I resolve to speak up more and share what’s on my heart and mind, rather than bottling up my feelings because I think others won’t understand.

INFJs can be mysterious creatures, even to those who know them best. Private and often contradictory in nature, INFJs feel things deeply but can struggle to share those emotions with others. It’s not unusual for an INFJ to put on a convincing “everything’s fine” face even when it’s really not. Similar to ISFJs, INFJs are highly in tune with others and read people well. They know what’s expected of them, what’s socially appropriate, and even the right emotions to display at the right time — and they can see all over someone’s face when they misstep. Because INFJs can get so good at being what others need them to be, they may feel like no one sees the real them. They may bottle up their true thoughts and feelings, not expressing them because their “sixth sense” tells them that others won’t truly understand. And this can become achingly painful for this personality type, because even though they are introverts, INFJs desire to know others deeply and be known deeply in return. When INFJs choose to speak up, lower the mask, and let others in just a little bit more, they may be surprised to find the kind of intimate connections they’ve always wanted.

INTP

I resolve to listen more and with an open mind to other people’s viewpoints, even if they don’t make logical sense to me.

Highly logical and insatiably curious, INTPs were voted Most Likely to Get Banned from Reddit for Trolling. Their big-picture thinking and unrelenting logic drives them to notice when things don’t quite add up. And nothing’s sacred to the quietly rebellious INTP, whether it’s a religious belief, a time-honored tradition, and especially “the way we’ve always done things.” It’s not that INTPs are trying to come off as argumentative. In fact, INTPs are secret softies who approach the world with a deep sense of wonder and almost childlike glee. It’s just that INTPs often struggle to understand and express their emotions, favoring the logical part of their brain where they can reason things out in a way that makes sense. When INTPs resolve to listen with an open mind — rather than immediately poking holes in someone’s logic — they’ll find that others feel more comfortable opening up to them, and this can lead to the close relationships they’ve always wanted.

INFP

I resolve to stop being so hard on myself when I don’t live up to my ideals and values.

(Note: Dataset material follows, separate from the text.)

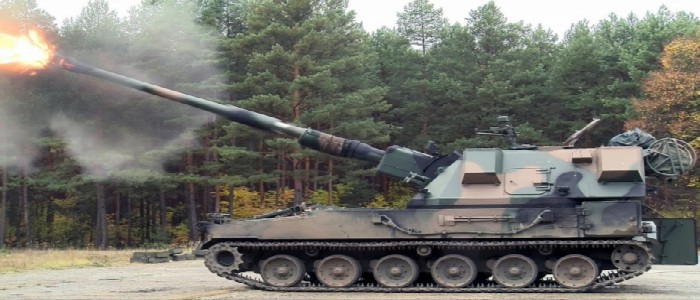 إستمرار إنتاج مدفعية K9 ذاتية الدفع في كوريا الجنوبية حتى عام 2021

While some types focus only on practical matters or simply what’s in front of them right now, INFPs see the bigger picture. They see how the world could be, or better yet, how it should be. Idealistic and big-hearted, INFPs want to wrap the world in a gentle hug. They’ll hold your hand while you cry and say everything you need to hear simply with the look of concern on their face. They manage to see the good in almost everyone, even the most unlikable characters. Yet for all the grace and understanding they give to others, they often don’t give it to themselves in return. They beat themselves up when they fall short of their values and feel discouraged when their life and relationships don’t live up to what they’ve dreamed in their minds. And dream they do, sometimes so much that they become content with what they’ve created in their fantasy, neglecting real-world steps. When INFPs give themselves some grace — paired with taking practical, attainable steps toward their goals — they’ll find that their values aren’t so out of reach after all.